All this even if Betelgeuse is 640 light years away from (so we are at a safe distance and we won’t bear the brunt of the explosion, don’t worry!). However, in cosmic terms we have a ringside seat, hence the awe-inspiring display. Well, I was wowed by this! To think that SOON we would have this spectacle to witness was amazing! However, as I kept reading I was slightly disappointed. Yes, sure enough Betelgeuse could turn into a supernova soon, as soon as this year, but in cosmic terms “soon” could also mean any time over the next million years. What a let down!

This was a wonderful bit of yellow press reportage where a comment by Brad Carter, Physics senior lecturer at the University of Southern Queensland was taken out of context and sensationalised. Well, it worked! It grabbed my attention. What the good professor Carter said was that Betelgeuse is a very old star running out of nuclear fuel in its centre. When the fuel runs out, the sun will collapse in on itself initiating some complex nuclear reaction that will lead to a massive explosion, with incredible amounts of energy and light produced. Hence the spectacular light show for several weeks.

No doubt helping in the sensationalism of the new item was the name of the star, Betelgeuse – identified with the devil, and also the doomsday predictions of the “ending of time” in 2012, in accordance with the Mayan calendar prophecy. People love a good disaster story and things don’t get more disastrous than time ending and the “Devil Star” exploding in our own cosmic back yard. However, I won’t be losing sleep over this and certainly will not be holding my breath till there two suns in the sky!

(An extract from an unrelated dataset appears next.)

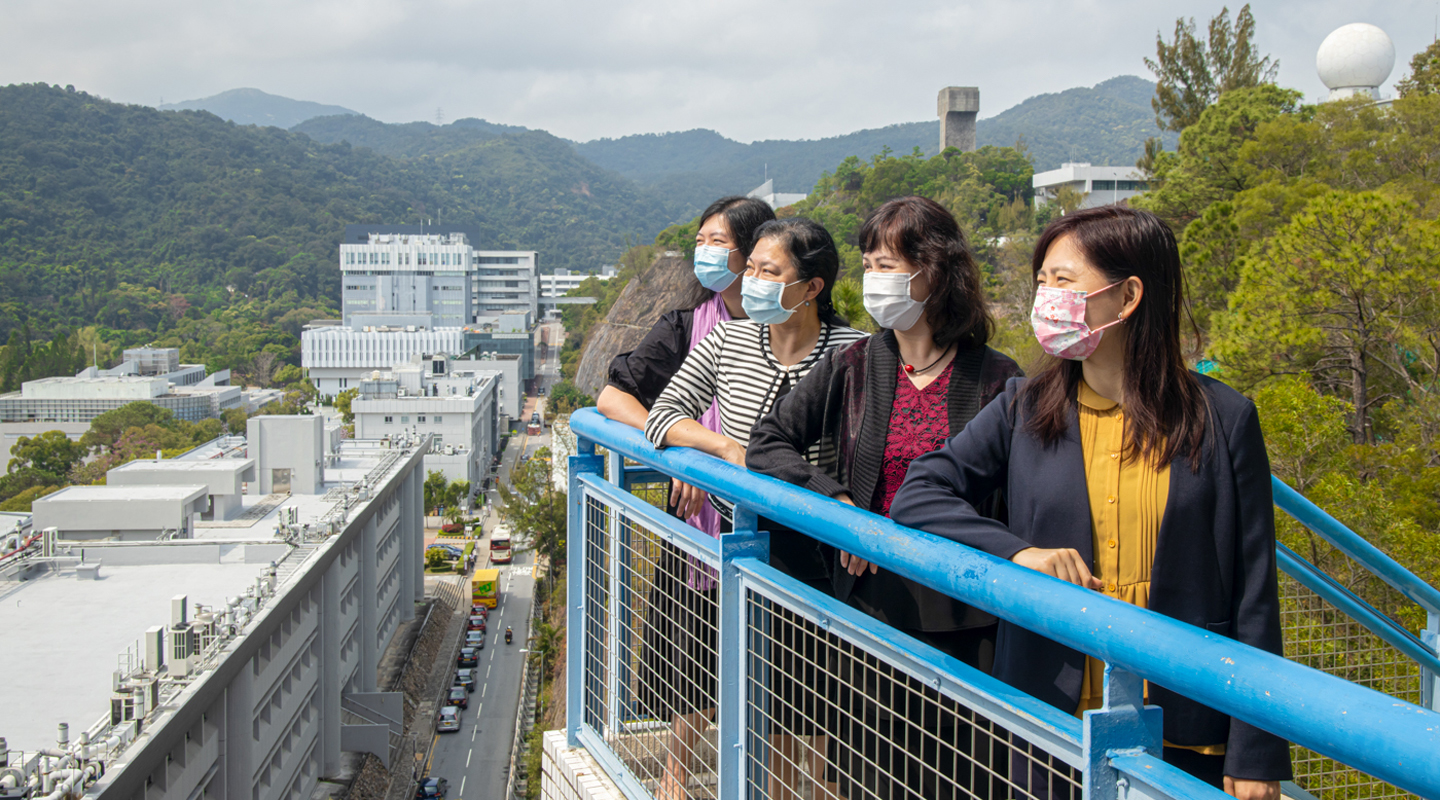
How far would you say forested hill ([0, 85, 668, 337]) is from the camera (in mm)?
77062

supernova |ˈsoōpərˌnōvə| noun ( pl. -novae |-ˌnōvē| or -novas ) Astronomy
A star that suddenly increases greatly in brightness because of a catastrophic explosion that ejects most of its mass.
ORIGIN late 19th century: From Latin, super-, from super ‘above, beyond.’ and feminine of novus ‘new’ (because such stars were thought to be newly formed).

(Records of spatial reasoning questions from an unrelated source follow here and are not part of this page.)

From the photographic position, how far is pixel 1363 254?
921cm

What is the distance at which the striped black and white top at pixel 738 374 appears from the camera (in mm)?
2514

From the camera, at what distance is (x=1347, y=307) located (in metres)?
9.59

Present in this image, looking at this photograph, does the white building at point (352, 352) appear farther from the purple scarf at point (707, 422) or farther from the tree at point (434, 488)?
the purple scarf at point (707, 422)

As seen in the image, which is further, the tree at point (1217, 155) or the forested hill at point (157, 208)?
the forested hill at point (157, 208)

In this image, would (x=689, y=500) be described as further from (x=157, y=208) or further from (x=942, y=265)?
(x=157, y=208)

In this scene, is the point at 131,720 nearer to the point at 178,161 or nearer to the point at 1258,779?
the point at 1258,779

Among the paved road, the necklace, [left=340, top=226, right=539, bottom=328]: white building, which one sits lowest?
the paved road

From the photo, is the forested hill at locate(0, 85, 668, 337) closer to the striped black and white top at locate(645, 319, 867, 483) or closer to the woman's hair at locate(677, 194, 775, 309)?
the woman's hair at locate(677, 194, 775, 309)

  1. My question if it it 640 light years away and it super novas today will we even see to for 640 years?

    Meanwhile I and friends have noticed a really bright star on the eastern horizon of late. Bigger and brighter than I have ever seen Mars or Venus and it does seem to "sparkle" as only stars generally do.

    When I began reading your blog I wondered if it was in fact Betelgeuse already looking a lot brighter.

  2. Wow!!!!! Wouldn't that be something to see when it does happen!!!!

  3. Jacqui, if we see it tomorrow, it means that it happened 640 years ago!